Speaking from her home in Ngcingwana in the Eastern Cape, MaMbeki said that if she had to choose between Zuma and Motlanthe as the head of the ANC, she would support Zuma.

However, the 94-year-old mother of former president Thabo Mbeki admitted Zuma had many flaws .

"He is easy-going and at times fails to make his own decisions.

"He wants to please everyone and, in the end, fails to fulfil all his promises," MaMbeki said.

"That is the weakness of his leadership and will be his own downfall as a leader.

"The ANC needed a strong leader who is not easy-going."

But the widow of ANC icon Govan Mbeki had even harsher words for Motlanthe, whom she has previously described as "dangerous".

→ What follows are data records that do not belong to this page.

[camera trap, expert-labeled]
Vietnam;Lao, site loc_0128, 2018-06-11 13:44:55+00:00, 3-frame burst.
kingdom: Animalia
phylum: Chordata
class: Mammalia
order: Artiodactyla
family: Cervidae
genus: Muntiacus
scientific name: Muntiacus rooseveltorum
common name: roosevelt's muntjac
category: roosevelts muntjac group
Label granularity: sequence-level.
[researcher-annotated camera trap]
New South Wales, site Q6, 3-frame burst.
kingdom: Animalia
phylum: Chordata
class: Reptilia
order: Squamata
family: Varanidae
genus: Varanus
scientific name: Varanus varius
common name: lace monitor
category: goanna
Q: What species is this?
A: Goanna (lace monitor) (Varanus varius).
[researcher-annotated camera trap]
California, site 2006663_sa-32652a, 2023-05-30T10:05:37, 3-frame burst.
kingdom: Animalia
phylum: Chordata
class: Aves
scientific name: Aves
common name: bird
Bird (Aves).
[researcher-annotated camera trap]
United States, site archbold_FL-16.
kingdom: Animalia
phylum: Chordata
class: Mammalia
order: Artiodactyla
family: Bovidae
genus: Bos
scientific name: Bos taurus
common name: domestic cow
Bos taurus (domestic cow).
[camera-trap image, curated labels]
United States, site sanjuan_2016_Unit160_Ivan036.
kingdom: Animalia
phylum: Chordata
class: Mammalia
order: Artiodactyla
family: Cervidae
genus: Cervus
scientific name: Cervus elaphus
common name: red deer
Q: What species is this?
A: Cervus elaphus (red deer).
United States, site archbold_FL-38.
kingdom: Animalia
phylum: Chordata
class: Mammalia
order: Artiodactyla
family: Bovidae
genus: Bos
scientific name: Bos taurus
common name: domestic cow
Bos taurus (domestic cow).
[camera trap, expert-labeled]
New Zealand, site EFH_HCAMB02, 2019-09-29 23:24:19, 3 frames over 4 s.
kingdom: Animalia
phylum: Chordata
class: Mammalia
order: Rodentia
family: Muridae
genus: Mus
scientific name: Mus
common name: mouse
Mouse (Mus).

"I don't have confidence in Kgalema and would not vote him to the presidency.

"He is a difficult character to understand. One does not know what he stands for.

"It is difficult to know where he would be leading the ANC and the country to if he could be president."

While she conceded that her son and Motlanthe shared certain characteristics - like believing in quiet diplomacy - they were starkly different in terms of leadership skills.

"You cannot compare the two."

MaMbeki, who has repeatedly lambasted the current ANC leadership, also provided some fresh insight into her son's relationship with Zuma.

Mbeki dismissed Zuma as the deputy president of South Africa in 2005 over fraud charges.

In 2007, Mbeki was replaced by Zuma as the party's president at the ANC's elective conference in Polokwane and later recalled as the president of the country.

But MaMbeki said Zuma could not be blamed for her son's change in political fortunes. He had, she said, been defeated in "a democratic process".

"Thabo is a disciplined cadre of the movement. It was the national executive committee of the ANC - not Msholozi as an individual - who recalled Thabo."

MaMbeki said she is concerned about Mbeki, like any other parent, but said he remained stoic.

"He said that the ANC deployed him and it was also its responsibility as an organisation to recall him if it felt fit. He has not held grudges," MaMbeki said.

"There is no ill-feeling between Msholozi and Thabo. Thabo convinced me that there is no bad blood between himself and Zuma as well as the ANC."